Higher development complexity due to the need to manage communication between plug-ins and the kernel, as well as plug-in registration mechanisms.

Sunrise Camera Architecture Overview

Module Partitioning

Module	Directory	Description
Event Bus Module	communicate	Implements event registration, reception, and distribution across modules.
Common Library Module	common	Provides common utility functions such as logging, locking, thread operations, queue operations, etc.
Camera Module	Platform	Contains chip-platform-specific code, encapsulating hardware-dependent components.
External Interaction Module	Transport	Handles external device interactions, including rtspserver, websocket, etc.
Main Program Entry	Main	Contains the main() function entry point.

Top-level Code Structure

.
├── common						# Common library module code
├── communicate					# Event bus module
├── config						# Build configuration directory
├── main						# Main entry program
├── Makefile					# Build script
├── makefile.param				# Build configuration
├── Platform					# Camera module: platform-specific, application scenario, and chip IP-related code
├── start_app.sh				# Startup script
├── sunrise_camera.service 		# Auto-start configuration file
├── third_party					# Third-party dependencies
├── Transport					# Implementation of rtspserver and websocket modules
├── VERSION						# Version information
└── WebServer					# Web page program and resource files

Compilation

Log in to the device and navigate to the directory: /app/multimedia_samples/sunrise_camera
Execute the command: make
The generated binary: sunrise_camera

root@ubuntu:/app/multimedia_samples/sunrise_camera# ls sunrise_camera/bin/
log  sunrise_camera  www

Event Bus Module (communicate)

Overview

The event bus module serves as the minimal runtime unit.

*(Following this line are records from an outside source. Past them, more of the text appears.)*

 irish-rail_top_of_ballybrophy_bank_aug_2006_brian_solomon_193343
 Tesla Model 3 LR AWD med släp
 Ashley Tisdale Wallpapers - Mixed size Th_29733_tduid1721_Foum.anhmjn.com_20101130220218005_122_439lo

Based on compilation options, it invokes registration interface functions of different modules and handles the reception and dispatching of CMDs (commands) across modules.

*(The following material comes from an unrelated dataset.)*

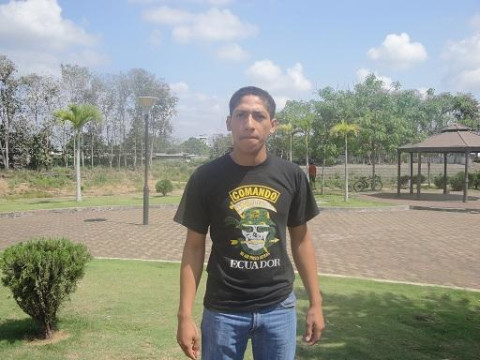 photo of Carlos Tomas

When modules interact, if a received CMD has been registered and enabled, the event bus forwards it to the appropriate sub-module for processing and returns the result to the requesting module upon completion.

If a received CMD is either unregistered or disabled, the CMD invocation fails.

Functionality Description

Static plug-in control for modules (enabling/disabling at compile time)
CMD command forwarding between modules

Example:

The camera sub-module defines the command SDK_CMD_CAMERA_GET_CHIP_TYPE. After registering this CMD via the camera_cmd_register function, when the websocket sub-module receives a web request to query the chip type, it can invoke the camera sub-module's interface using the following code.

The entire process is illustrated below:

Module Code Structure

.
├── include
│   ├── sdk_common_cmd.h			# Defines all CMDs used by sub-modules in the system
│   ├── sdk_common_struct.h		    # Defines data structures corresponding to each CMD
│   └── sdk_communicate.h			# Declares module interface functions
├── Makefile
└── src
    └── sdk_communicate.c			# Implementation of interface functions

Interface Description

sdk_globle_prerare

All sub-module xxx_cmd_register() functions are aggregated into this function. During main program startup, this interface is called to register and enable all required CMDs from sub-modules into the subsystem.

Each sub-module must implement its own xxx_cmd_register() function to register its CMDs. This is a fundamental prerequisite for the system to operate correctly.

Example:

sdk_cmd_register

Interface for CMD registration.

sdk_cmd_unregister

Interface for CMD unregistration.

sdk_cmd_impl

Sub-modules call this interface to invoke functionalities implemented by other sub-modules.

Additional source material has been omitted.